Scott Petrie said he believes more research is needed in Ontario into what impact wind farms may have on waterfowl habitat.
But, he added, “If we adopted some of the Danish recommendations, we wouldn’t have to reinvent the wheel.”
Those recommendations include not putting turbines within a kilometre of critically important waterfowl staging habitat.
Ontario’s guideline calls for a just a 120-metre setback from bird habitats for turbines, but concern has been expressed about what wind farms planned for northern Lambton County could mean for areas like the Thedford bog, where thousands of tundra swans traditionally rest in the spring on their migration to Arctic nesting grounds.
Waterfowl stopping to rest in the former bog can fly out across the area to feed on grain leftover in farm fields from the fall harvest.
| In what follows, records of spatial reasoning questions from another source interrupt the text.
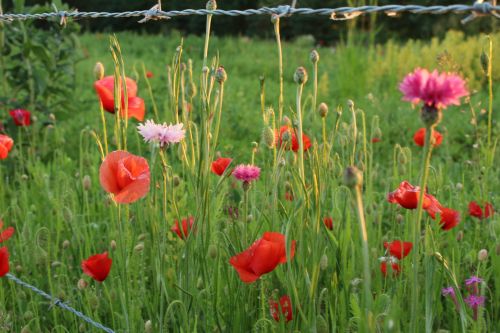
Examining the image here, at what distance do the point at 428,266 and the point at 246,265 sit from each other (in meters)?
0.28

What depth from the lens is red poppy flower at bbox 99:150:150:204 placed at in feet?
3.55

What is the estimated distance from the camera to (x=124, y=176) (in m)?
1.09

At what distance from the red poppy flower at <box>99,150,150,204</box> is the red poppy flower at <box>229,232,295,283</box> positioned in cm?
18

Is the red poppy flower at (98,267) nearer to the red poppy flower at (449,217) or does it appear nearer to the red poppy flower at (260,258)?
the red poppy flower at (260,258)

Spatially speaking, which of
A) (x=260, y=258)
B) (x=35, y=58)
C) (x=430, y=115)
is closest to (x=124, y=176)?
(x=260, y=258)

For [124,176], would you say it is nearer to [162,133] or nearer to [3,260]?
[162,133]

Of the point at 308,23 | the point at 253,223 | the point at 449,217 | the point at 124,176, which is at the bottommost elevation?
the point at 308,23

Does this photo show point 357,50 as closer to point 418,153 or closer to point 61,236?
point 418,153

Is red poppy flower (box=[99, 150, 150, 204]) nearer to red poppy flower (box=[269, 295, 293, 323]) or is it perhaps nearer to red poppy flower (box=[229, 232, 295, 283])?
red poppy flower (box=[229, 232, 295, 283])

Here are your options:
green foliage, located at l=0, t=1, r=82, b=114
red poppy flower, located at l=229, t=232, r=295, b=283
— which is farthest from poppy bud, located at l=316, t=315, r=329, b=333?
green foliage, located at l=0, t=1, r=82, b=114

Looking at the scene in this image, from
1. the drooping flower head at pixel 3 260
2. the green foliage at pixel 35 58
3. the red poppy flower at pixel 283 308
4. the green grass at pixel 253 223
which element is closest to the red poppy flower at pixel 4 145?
the green grass at pixel 253 223

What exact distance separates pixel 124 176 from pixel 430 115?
532 mm

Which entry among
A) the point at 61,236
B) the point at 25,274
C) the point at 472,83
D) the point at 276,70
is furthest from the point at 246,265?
the point at 276,70

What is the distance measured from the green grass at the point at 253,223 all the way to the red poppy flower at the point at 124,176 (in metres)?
0.05
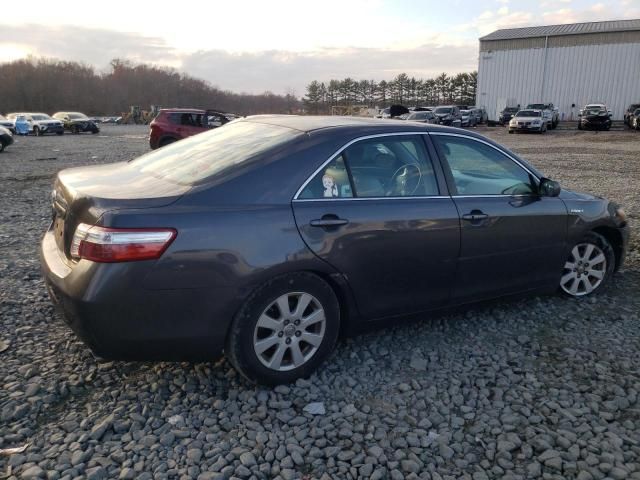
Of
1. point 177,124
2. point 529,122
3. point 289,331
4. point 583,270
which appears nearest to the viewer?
point 289,331

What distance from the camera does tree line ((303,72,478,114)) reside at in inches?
3374

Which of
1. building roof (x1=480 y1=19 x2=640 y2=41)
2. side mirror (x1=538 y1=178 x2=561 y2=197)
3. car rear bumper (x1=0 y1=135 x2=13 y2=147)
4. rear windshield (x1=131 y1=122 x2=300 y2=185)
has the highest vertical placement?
building roof (x1=480 y1=19 x2=640 y2=41)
“If all your wetlands are rimmed with turbines, and there’s turbines in the agricultural fields, it really compromises the suitability of that area for those birds to rest and put on body fat,” Petrie said.
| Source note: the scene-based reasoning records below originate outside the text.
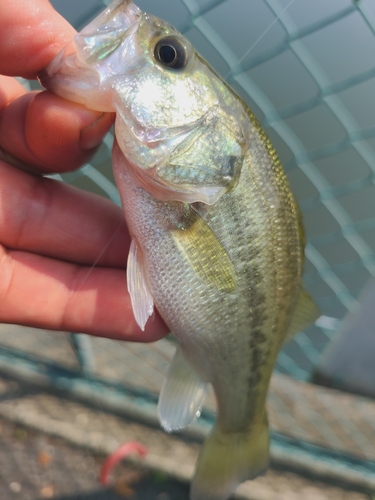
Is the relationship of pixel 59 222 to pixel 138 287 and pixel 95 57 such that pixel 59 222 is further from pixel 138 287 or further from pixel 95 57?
pixel 95 57

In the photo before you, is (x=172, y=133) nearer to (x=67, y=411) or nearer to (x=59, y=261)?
(x=59, y=261)

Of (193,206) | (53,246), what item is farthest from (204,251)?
(53,246)

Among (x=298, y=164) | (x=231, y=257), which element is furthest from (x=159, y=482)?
(x=298, y=164)

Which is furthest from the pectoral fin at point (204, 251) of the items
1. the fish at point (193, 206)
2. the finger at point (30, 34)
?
the finger at point (30, 34)

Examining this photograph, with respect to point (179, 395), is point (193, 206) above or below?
above

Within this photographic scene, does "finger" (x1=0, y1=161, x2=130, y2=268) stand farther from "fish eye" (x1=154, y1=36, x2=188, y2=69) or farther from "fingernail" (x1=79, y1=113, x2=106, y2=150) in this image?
"fish eye" (x1=154, y1=36, x2=188, y2=69)

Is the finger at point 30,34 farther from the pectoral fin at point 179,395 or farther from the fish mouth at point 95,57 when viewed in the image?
the pectoral fin at point 179,395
European research points to a waterfowl feeding exclusion zone that extends 150 metres out from the base of turbines, as well as a zone 400 to 500 metres out that the birds tend to avoid, he said.
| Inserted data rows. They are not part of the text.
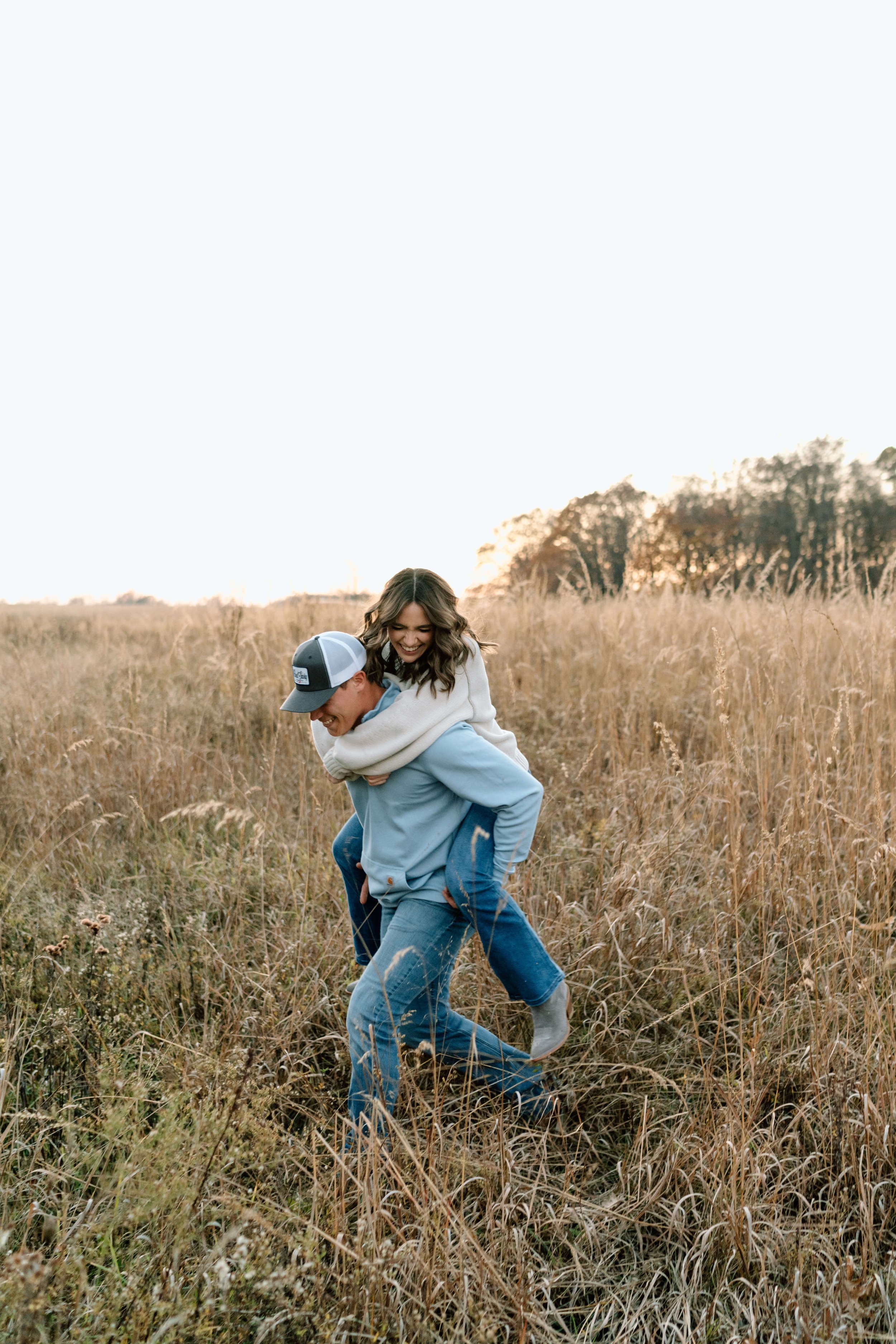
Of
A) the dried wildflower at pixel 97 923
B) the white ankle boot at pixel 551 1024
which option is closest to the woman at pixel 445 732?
the white ankle boot at pixel 551 1024

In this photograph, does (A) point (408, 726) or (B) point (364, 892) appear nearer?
(A) point (408, 726)

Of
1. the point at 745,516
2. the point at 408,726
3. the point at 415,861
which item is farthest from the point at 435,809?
the point at 745,516

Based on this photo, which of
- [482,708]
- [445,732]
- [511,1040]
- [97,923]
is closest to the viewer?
[97,923]

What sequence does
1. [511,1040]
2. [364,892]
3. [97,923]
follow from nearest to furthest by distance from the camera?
1. [97,923]
2. [364,892]
3. [511,1040]

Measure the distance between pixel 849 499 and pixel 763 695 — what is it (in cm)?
2050

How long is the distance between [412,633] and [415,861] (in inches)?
22.4

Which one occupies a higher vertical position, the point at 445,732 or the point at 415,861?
the point at 445,732

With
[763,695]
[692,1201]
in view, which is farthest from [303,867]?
[763,695]

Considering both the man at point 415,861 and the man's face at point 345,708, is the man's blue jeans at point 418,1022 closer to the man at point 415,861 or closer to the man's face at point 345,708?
the man at point 415,861

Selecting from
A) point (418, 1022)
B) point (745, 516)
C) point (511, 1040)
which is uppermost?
point (745, 516)

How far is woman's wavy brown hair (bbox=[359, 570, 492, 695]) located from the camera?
1977 mm

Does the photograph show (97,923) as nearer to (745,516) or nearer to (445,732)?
(445,732)

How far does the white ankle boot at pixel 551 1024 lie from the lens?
1954 mm

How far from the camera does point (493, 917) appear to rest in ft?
6.12
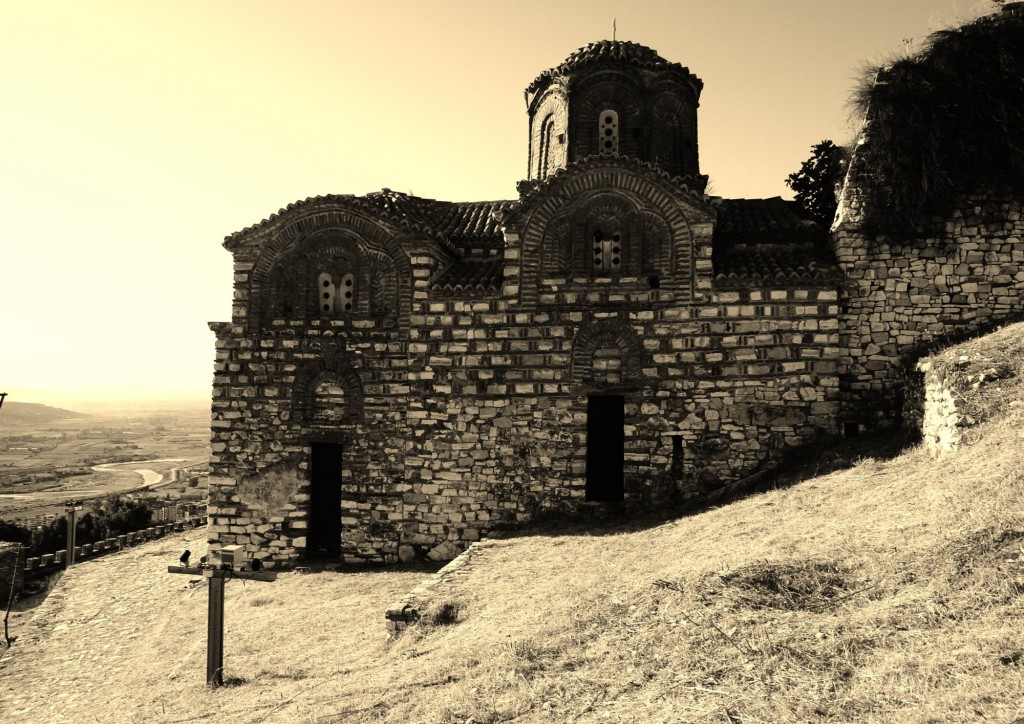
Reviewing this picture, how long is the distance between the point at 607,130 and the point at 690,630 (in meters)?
12.5

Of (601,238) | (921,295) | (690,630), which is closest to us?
(690,630)

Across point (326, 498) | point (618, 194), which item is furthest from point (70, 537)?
point (618, 194)

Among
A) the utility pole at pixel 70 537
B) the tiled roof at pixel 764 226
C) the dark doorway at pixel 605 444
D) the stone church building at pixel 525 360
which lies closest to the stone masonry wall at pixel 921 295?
the stone church building at pixel 525 360

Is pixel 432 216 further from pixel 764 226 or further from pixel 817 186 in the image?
pixel 817 186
“If you’ve got wind turbines in spots that they shouldn’t be, it’s tantamount to habitat loss and habitat alteration.” he said.
Petrie said his concern isn’t that a large number of swans and waterfowl will be killed flying into turbines.
“I like to think waterfowl is smarter than your average bird,” he said. “They know enough to avoid turbines.”
The worry, he said, is that the building of wind turbines in Ontario will reduce the acreage available to waterfowl to feed in.
There are also questions about the cumulative impact of that loss, Petrie said.
“If you put 6,000 wind turbines in Ontario, what impact is that going to have?
“Nobody’s taking that into consideration, and nobody’s studying it.”